People tend to gravitate toward different hospitals depending on what their interests are. The hardcore blood and gore types and the people who want to work with the underserved love Metro. People who want to do surgery and surgical subspecialties are all about CCF. Medicine and peds people tend to like UH/RB. But of course, all the major rotations are offered at all three of these main sites. (The VA is often lumped in with UH, although there are some rotations offered exclusively at the VA.)
It's probably even fair to say that every team has its own culture, largely dictated by the attending as the most senior person. You will see as you go through your clerkships that there is a lot less science in the practice of medicine than you can appreciate right now. Attending A will tell you that he wants a lactate done on every patient, while Attending B will scoff and tell you that there's no evidence to support that.
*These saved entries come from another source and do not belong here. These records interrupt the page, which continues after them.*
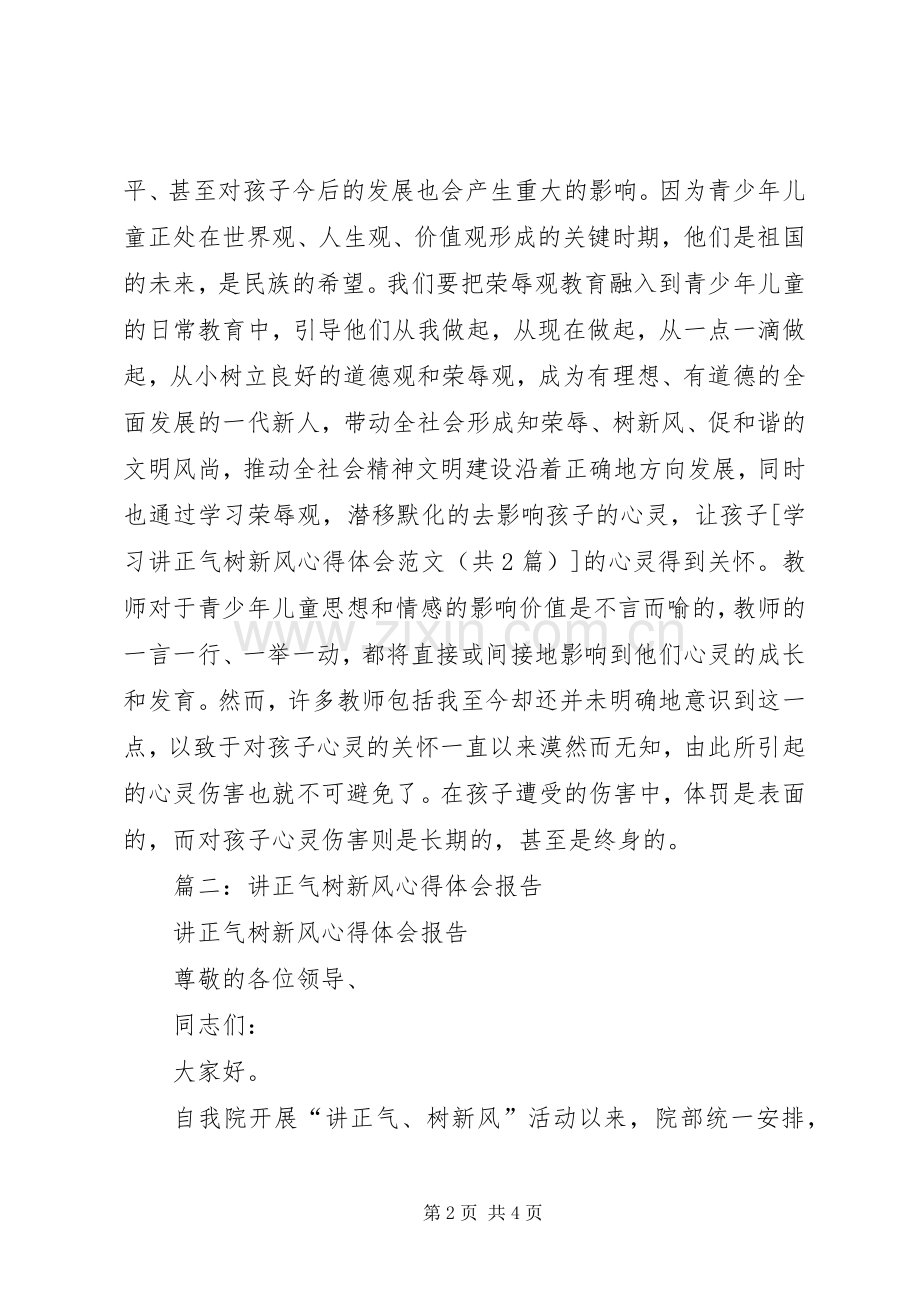 平、甚至对孩子今后的发展也会产生重大的影响。因为青少年儿童正处在世界观、人生观、价值观形成的关键时期，他们是祖国的未来，是民族的希望。我们要把荣辱观教育融入到青少年儿童的日常教育中，引导他们从我做起，从现在做起，从一点一滴做起，从小树立良好的道德观和荣辱观，成为有理想、有道德的全面发展的一代新人，带动全社会形成知荣辱、树新风、促和谐的文明风尚，推动全社会精神文明建设沿着正确地方向发展，同时也通过学习荣辱观，潜移默化的去影响孩子的心灵，让孩子[学习讲正气树新风心得体会范文（共2篇）]的心灵得到关怀。教师对于青少年儿童思想和情感的影响价值是不言而喻的，教师的一言一行、一举一动，都将直接或间接地影响到他们心灵的成长和发育。然而，许多教师包括我至今却还并未明确地意识到这一点，以致于对孩子心灵的关怀一直以来漠然而无知，由此所引起的心灵伤害也就不可避免了。在孩子遭受的伤害中，体罚是表面的，而对孩子心灵伤害则是长期的，甚至是终身的。

篇二：讲正气树新风心得体会报告

讲正气树新风心得体会报告

尊敬的各位领导、

同志们：

大家好。

自我院开展“讲正气、树新风”活动以来，院部统一安排，

第2页 共4页

www.zixin.com.cn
So, what do you do? Well, when you're on Attending A's team, you order the lactates. When you're on Attending B's team, you don't. Any time you start working with a new team, you learn what the attending expects, and then you do it. And that is the art of medicine as practiced by trainees.
Relax. I'm the only person who has any experience with the question you're asking, and I'm still working through bucks' questions. But the short answer is that no matter where you go to school, no, you can't write real orders as a med student. Until you have an MD/DO after your name and a medical license, you can't practice medicine. Period. People who claim they are writing orders as med students are at best having them cosigned by someone who is a physician. And yes, you can do that at the Case affiliates just like you can do that anywhere else if your residents or attendings allow it.
In case anyone is wondering, the orders you write as an intern ARE real, even though you aren't yet licensed to practice independently. I have a medical license and also my own DEA number (which allows me to prescribe narcotics). I also have malpractice insurance. But I have to add the caveat that medical licenses are granted by the state where you practice, and I'm not sure if all states do things the same way that they do them here.